Below is basic compute example (with no threadgroup usage, but you can get the idea): https://developer.apple.com/documentation/metal/processing_a_texture_in_a_compute_function?language=objc

I can't immediately find an example on official Apple Developer website. The idea is you first bring texture/buffer data to threadgroup memory in your shader, then you do all the calculations ONLY on this local threadgroup memory. Since this memory is much faster (though banks should be kept in mind), you can pack more ALUs and do more work while waiting less for the memory. In the end of the computation, you write (flush) threadgroup memory to device memory. That was what Harsh called "flush" and you should do it in the compute kernel yourself.

  • Hi Eugene, thanks for your answer. I think I understand the basics, but what evades me is how to copy the texture to the thread group memory efficiently. For example, let's imagine a following scenario: my compute shader will work on 16x16 pixels at a time and it needs access to a certain neoughbourhood, so I want to load a 32x32 block from the texture.

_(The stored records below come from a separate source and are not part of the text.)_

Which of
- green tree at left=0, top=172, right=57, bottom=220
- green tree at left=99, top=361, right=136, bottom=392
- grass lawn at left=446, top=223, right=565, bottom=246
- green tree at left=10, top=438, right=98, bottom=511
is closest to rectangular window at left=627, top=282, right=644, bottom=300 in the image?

I can then imagine the following pseudocode:

    threadgroup pixel *data; if(thread_index_in_threadgroup == 0) { copy_texture_region(texture, data, <base offset>, 32, 32); } threadgroup_barrier(); output.write(compute_value_for_pixel(thread_position_in_grid, data));

    but I have no idea how to do the copy_texture_slice() part efficiently. The talk implies that there is an efficient block transfer function for this but I can't find it in the documentation. A naive way would be to load a bunch of pixels in each thread but that makes everything ridiculously complicated...

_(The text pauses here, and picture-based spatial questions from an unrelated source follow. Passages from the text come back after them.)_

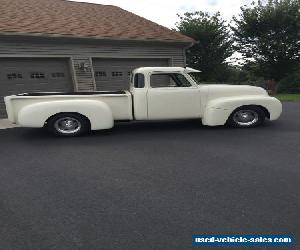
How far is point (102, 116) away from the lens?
6762 millimetres

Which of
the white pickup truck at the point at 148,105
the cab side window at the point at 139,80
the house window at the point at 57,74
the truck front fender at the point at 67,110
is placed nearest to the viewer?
the truck front fender at the point at 67,110

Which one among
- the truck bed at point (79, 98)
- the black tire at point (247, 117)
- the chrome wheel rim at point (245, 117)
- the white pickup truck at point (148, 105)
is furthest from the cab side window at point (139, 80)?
the chrome wheel rim at point (245, 117)

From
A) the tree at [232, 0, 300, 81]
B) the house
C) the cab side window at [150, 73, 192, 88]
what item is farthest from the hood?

    P.S. Sorry for terrible formatting, the forum collapses my comment in a very awkward way...

  • Hi jcookie!

    Is this sample from Metal Shading Language v 2.4 is what you are looking for?

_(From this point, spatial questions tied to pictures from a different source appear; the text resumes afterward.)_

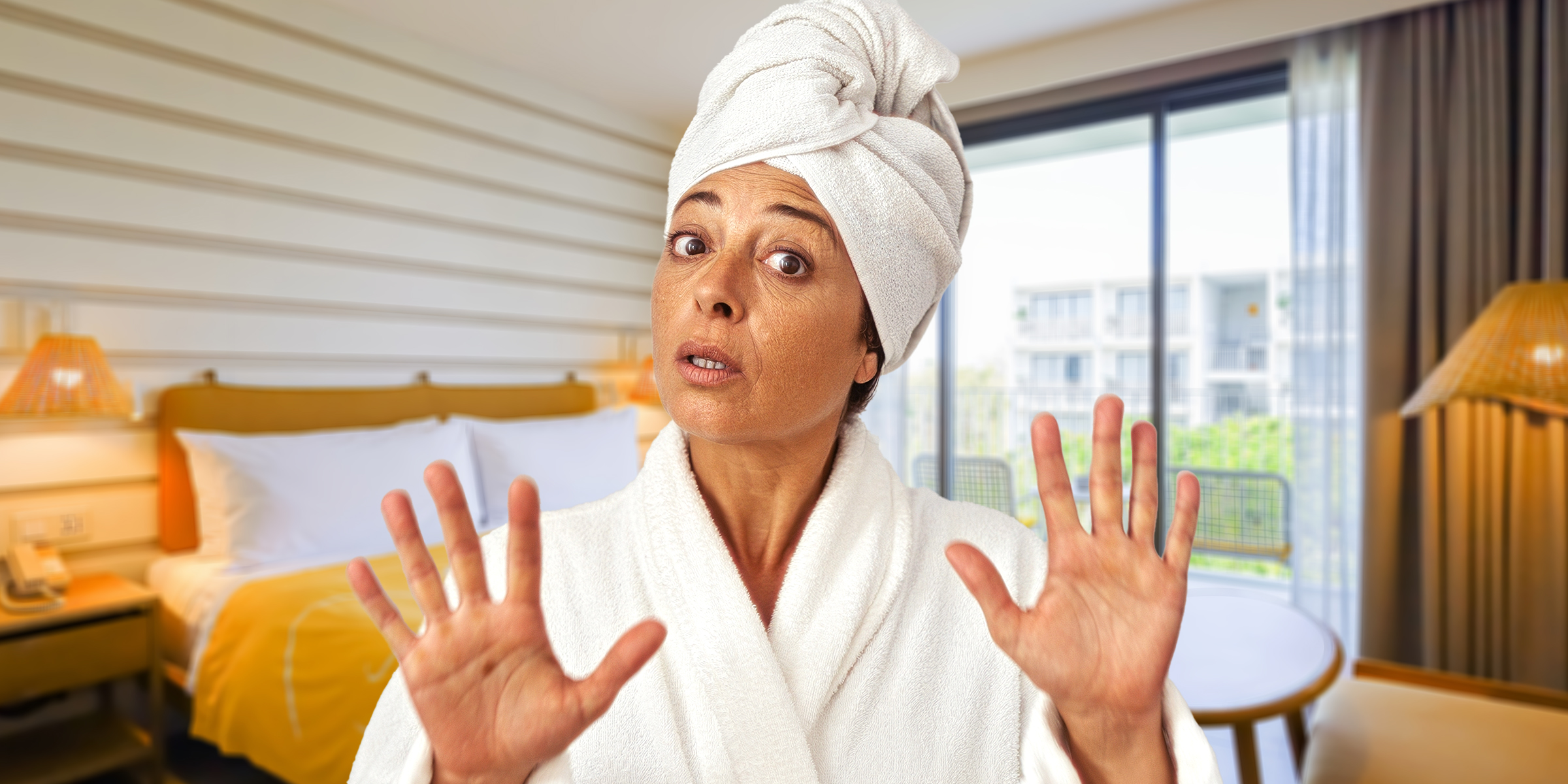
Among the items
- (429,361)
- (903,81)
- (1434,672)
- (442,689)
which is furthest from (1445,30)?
(429,361)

    6.13.3 Writing an Imageblock Slice to a Region in a Texture

    Example: `struct Foo { half4 a; int b; float c; };

    kernel void my_kernel(texture2d src [[ texture(0) ]], texture2d<half, access::write> dst [[ texture(1) ]], imageblock img_blk, ushort2 lid [[ thread_position_in_threadgroup ]], ushort2 gid [[ thread_position_in_grid ]]) { // Read the pixel from the input image using the thread ID. half4 clr = src.read(gid); // Get the image slice. threadgroup_imageblock Foo* f = img_blk.data(lid); // Write the pixel in the imageblock using the thread ID in threadgroup. f->a = clr; // A barrier to make sure all threads finish writing to the imageblock. // In this case, each thread writes to its location in the imageblock // so a barrier is not necessary. threadgroup_barrier(mem_flags::mem_threadgroup_imageblock); // Process the pixels in imageblock, and update the elements in slice. process_pixels_in_imageblock(img_blk, gid, lid); // A barrier to make sure all threads finish writing to the elements in the // imageblock. threadgroup_barrier(mem_flags::mem_threadgroup_imageblock); // Write a specific element in an imageblock to the output image. // Only one thread in the threadgroup performs the imageblock write. if (lid.x == 0 && lid.y == 0) dst.write(img_blk.slice(f->a), gid); }`

  • Sorry, formatting is insane, I am impressed how all the CR/LF just turned into nothing. But please check 6.13.3 in MSL2.4 spec.